A brainchild of Sanjeev Kumar Roy, former student of St. Xavier’s School, Ranchi, and IIT (BHU), Bijhar, as the name suggests, stands for an association of Bihar and Jharkhand people.
Officially formed in 2003, Bijhar has over 200 members who were either born or at some point of time stayed in either of the two states.
“In Singapore, people of Bihar often met informally, but there was no platform as such. It was about a few years back when I came across some like-minded people and Bijhar was formed,” Sanjeev Roy, president of Bijhar, told The Telegraph over telephone from Singapore.
But why Bijhar? Pat came the reply: “Bi for Bihar and ‘jhar’ for Jharkhand. The two might be separated but we are still a part of the same land,” Roy added.
So what started as an attempt to unite Biharis and Jharkhandis in Singapore, fast developed into a socio-cultural platform of people from the two states staying in Singapore.
“We discuss how to improve ties among the two states, observe our festivals and fund NGOs working in the interiors of Bihar and Jharkhand,” said Sudeep Kumar, senior executive of Bijhar, who passed out of Delhi Public School, Bokaro, before moving to IIT (Kanpur) and a job at Tata Motors.
Bijhar got even better in October last year when Roy and his group of friends launched their portal Bijhar.org. And, if Roy was the brain behind Bijhar, its honorary secretary Rajesh Anand from Motihari, who completed degree from BIT (Mesra) in Ranchi, and Sudeep Kumar prize their portal.
“Right now we are working with four NGOs for the uplift of the poor and underprivileged,” added Rajesh. Bijhar is helping Children and Mother Earth (COME) of Gorakhpur, Gramin and Nagar Vikas Parishad (GNVP) and Nidan in Patna and Jharkhand Vikas Nyas (JVN), Ramgarh.
The organisation had a discussion with former chief minister Babulal Marandi when he visited Singapore in 2002 on how to strengthen their ties and early this week they gave a nod to the Nitish Kumar government for Bijhar to be part of the Bihar Foundation — an association of Biharis living around the globe.

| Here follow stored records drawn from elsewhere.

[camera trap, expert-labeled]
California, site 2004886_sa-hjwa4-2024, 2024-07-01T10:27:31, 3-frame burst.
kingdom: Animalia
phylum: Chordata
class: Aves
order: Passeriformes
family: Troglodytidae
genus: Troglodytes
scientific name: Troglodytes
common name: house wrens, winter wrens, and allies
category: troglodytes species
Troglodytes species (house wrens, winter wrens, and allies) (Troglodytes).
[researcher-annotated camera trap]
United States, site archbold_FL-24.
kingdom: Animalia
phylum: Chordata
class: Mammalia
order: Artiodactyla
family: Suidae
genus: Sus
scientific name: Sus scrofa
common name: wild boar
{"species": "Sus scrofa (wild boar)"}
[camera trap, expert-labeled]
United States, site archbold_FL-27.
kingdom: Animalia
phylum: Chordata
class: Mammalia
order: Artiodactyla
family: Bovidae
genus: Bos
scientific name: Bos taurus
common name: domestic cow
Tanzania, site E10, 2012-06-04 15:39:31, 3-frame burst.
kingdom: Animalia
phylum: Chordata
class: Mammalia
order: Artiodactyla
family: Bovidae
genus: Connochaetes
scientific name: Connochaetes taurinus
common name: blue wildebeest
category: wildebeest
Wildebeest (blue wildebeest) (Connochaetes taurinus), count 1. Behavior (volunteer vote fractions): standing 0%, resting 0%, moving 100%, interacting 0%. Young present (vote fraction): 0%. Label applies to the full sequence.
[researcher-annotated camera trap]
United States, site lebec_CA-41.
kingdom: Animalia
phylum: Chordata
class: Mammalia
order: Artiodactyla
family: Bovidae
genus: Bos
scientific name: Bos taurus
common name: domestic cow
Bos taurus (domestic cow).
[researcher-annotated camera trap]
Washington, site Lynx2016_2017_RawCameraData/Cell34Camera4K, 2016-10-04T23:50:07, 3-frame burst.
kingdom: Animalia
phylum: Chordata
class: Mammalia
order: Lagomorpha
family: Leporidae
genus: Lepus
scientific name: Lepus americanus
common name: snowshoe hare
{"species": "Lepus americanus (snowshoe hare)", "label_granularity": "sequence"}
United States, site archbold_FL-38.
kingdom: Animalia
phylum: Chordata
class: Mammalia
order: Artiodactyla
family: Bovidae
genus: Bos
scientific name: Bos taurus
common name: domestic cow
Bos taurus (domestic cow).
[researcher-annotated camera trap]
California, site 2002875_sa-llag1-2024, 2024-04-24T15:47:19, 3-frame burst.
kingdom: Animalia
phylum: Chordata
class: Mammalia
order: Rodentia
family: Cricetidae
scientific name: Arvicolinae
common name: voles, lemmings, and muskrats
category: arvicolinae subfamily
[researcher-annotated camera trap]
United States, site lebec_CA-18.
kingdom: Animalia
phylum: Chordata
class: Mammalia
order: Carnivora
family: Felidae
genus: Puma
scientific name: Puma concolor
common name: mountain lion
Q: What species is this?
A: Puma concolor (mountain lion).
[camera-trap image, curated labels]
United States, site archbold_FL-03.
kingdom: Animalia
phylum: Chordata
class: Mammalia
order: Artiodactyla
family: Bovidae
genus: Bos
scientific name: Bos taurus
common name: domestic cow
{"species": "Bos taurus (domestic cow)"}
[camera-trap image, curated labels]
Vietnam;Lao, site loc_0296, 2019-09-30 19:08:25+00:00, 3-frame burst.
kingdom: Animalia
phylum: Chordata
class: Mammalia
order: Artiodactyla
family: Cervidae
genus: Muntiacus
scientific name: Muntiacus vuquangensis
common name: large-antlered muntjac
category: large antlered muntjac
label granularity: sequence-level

“Sushil Modi, deputy chief minister of Bihar, was here recently. When he made a proposal, we accepted it readily,” added Roy.
Apart from being a social networking site, Bijhar offers latest updates on Bihar and Jharkhand, a complete gourmet gallery, book reviews, blog, details on festivals and events and several features pertaining to the two states. If that’s not all, the group plans to launch soon their branches in Malyasia, Thailand and other South East Asian countries.